## Passage shown:
★ ★ ★

Project 1

Images of the Russian Empire: Colorizing the Prokudin-Gorskii photo collection

Approach (High-Level)

Goal: Reconstruct a clean color image by extracting the three monochrome plates (B, G, R), aligning them precisely, and stacking them into an RGB image with minimal artifacts.

I first inspected the input plates. There is clear correlation across channels at the same pixel locations: brighter pixels in one channel are usually brighter in the others (not always, but mostly). However, overall illumination and contrast differ between channels, so raw intensities are on different scales.

This suggested using a pixelwise distance metric to quantify alignment quality: if the plates are well aligned, the sum of per-pixel distances should be small. To avoid getting stuck in local minima (which can happen if you only move greedily in the locally best direction), I evaluate the total distance for many candidate shifts and choose the shift with the lowest global score.

I started with an exhaustive search over translations using the L2 distance on raw pixel values. This already produced good alignments for many images. However, some cases like the emir still failed due to cross‑channel brightness differences, for example clearly visible in his very colorful dress.

I first tried per‑channel min–max scaling to normalize dynamic range, but results were unstable since extrema are image‑dependent and sensitive to outliers. I then switched to per‑channel z‑normalization (standardizing to zero mean and unit variance) before scoring so that structures became more comparable across channels despite overall brightness/gain differences.

L2 distance between two patches/channels I and J:

\[ \|I - J\|_2 = \sqrt{\sum_i (I_i - J_i)^2} \]

Z-normalization of a channel X:

\[ z(x) = \frac{x - \mu}{\sigma} \quad \text{where } \mu = \mathrm{mean}(X),\; \sigma = \mathrm{std}(X) \]

Despite z‑normalization, a few images remained challenging. I therefore added Normalized Cross‑Correlation (NCC) as the matching score. Intuition: NCC compares zero‑mean, normalized patches and is invariant to linear brightness/contrast changes, making it better suited when channels have different gains.

★ ★ ★

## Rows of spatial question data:
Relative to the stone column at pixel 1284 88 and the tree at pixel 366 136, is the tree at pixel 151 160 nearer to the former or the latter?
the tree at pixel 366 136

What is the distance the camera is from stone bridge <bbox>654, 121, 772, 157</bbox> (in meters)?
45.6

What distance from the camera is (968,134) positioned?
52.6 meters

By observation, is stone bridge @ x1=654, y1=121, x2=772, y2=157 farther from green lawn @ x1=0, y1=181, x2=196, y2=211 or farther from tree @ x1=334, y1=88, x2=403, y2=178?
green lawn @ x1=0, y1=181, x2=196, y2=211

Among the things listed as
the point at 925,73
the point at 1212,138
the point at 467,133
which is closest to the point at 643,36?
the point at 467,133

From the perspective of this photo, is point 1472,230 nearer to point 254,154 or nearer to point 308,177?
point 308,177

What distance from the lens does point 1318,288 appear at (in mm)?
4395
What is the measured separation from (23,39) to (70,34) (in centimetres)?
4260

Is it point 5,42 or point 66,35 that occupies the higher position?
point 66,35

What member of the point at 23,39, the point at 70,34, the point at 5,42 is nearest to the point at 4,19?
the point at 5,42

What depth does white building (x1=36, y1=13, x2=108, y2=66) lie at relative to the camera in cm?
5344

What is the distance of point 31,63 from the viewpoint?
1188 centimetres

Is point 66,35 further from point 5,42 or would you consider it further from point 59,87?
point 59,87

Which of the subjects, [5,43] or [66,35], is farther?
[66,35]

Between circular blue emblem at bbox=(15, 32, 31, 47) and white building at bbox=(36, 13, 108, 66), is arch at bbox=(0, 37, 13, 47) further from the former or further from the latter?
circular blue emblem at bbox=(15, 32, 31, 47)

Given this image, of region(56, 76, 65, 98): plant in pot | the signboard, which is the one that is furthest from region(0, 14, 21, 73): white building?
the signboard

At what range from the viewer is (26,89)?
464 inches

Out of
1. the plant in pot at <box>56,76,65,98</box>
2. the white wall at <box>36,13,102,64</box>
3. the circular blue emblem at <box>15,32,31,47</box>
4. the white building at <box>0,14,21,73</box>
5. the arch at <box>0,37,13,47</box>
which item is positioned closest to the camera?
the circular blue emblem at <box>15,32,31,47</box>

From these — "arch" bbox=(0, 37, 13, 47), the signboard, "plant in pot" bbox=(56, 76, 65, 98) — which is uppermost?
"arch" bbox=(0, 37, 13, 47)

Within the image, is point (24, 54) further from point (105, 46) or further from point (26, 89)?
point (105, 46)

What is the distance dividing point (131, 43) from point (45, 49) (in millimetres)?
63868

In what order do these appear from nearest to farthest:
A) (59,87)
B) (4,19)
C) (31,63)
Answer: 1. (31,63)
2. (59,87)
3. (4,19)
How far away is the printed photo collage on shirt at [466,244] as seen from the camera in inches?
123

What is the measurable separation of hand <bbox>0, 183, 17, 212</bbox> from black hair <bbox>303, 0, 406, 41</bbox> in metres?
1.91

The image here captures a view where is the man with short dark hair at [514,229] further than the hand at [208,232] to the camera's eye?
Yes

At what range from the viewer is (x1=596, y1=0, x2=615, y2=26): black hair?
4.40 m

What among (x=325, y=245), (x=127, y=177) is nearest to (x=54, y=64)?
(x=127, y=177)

★ ★ ★

## Tasks:
1. Decide whether each statement below agrees with the write-up on colorizing the Prokudin-Gorskii plates. Answer yes or no for each, and quote the words from the write-up that settle it.
(a) The exhaustive search over translations first used L1 distance on raw pixel values.
(b) Per-channel min–max scaling gave unstable results.
(c) NCC is invariant to linear brightness and contrast changes.
2. Please write what comes next in the write-up on colorizing the Prokudin-Gorskii plates, starting right after its final sentence about NCC.

## The responses:
1.
(a) No: "I started with an exhaustive search over translations using the L2 distance on raw pixel values."
(b) Yes: "results were unstable since extrema are image‑dependent and sensitive to outliers"
(c) Yes: "NCC compares zero‑mean, normalized patches and is invariant to linear brightness/contrast changes"

2.
\[ \mathrm{NCC}(I, J) = \frac{\sum_i (I_i - \bar I)(J_i - \bar J)}{\sqrt{\sum_i (I_i - \bar I)^2}\;\sqrt{\sum_i (J_i - \bar J)^2}} \]

In practice, I z‑normalize or zero‑center patches and evaluate NCC over a search window derived by splitting each channel into a small grid of patches; I score candidate shifts across these windows and take the displacement with the highest overall score. This made the alignment robust across all images, including difficult cases like the emir.

Low‑resolution results (JPEG, brute force)

cathedral (JPEG brute force) — cathedral (JPEG)

monastery (JPEG brute force) — monastery (JPEG)

tobolsk (JPEG brute force) — tobolsk (JPEG)

However, because high‑resolution TIFFs are also available, a faster approach is needed for those larger images.

Coarse‑to‑Fine Pyramid

To make alignment efficient on large glass plates, I use a multi-scale (coarse‑to‑fine) image pyramid:

Intuition: Computing scores (e.g., L2, NCC) over many shifts on full‑resolution images is expensive. Start at a much smaller resolution to get a cheap, rough alignment; then iteratively double the size and refine around that estimate. This minimizes the total number of evaluations overall, with only a few refinements needed at full resolution.

Coarse-to-fine image pyramid visualization

Source: IIPImage documentation

Build a pyramid by halving resolution until another downscale would make the smallest dimension < 32 px (min base ≈ 32×32).
At the coarsest level, stack the channels and run an exhaustive search with a ±8 px radius to find the best translation.
Propagate the displacement to the next finer level (scale ×2), then refine within a small local window of ±2 px (top/bottom/left/right).
Repeat to full resolution, optionally re‑normalizing and scoring on interior pixels to avoid border effects.

NCC windowing: at the smallest level I split the image into a 2×2 grid and evaluated NCC per cell; at the next level (2× bigger) into a 4×4 grid, and so on. This keeps the NCC window size approximately constant in absolute terms across scales.

Using a larger window (±8) only at the coarsest level and a tighter window (±2) at finer levels dramatically reduces the global search space while preserving final alignment accuracy.

Results (Aligned RGB, high‑res TIFF, pyramid)

Outputs produced on the high‑resolution TIFFs using the coarse‑to‑fine alignment and per‑channel min–max rendering.

harvesters (TIFF pyramid) — harvesters (TIFF)

icon (TIFF)

lastochikino (TIFF pyramid) — lastochikino (TIFF)

self_portrait (TIFF pyramid) — self_portrait (TIFF)

three_generations (TIFF pyramid) — three_generations (TIFF)

Alignment Offsets and Compute Times (Combined L2 + NCC)

Image	B→G shift	R→G shift	Total time (s)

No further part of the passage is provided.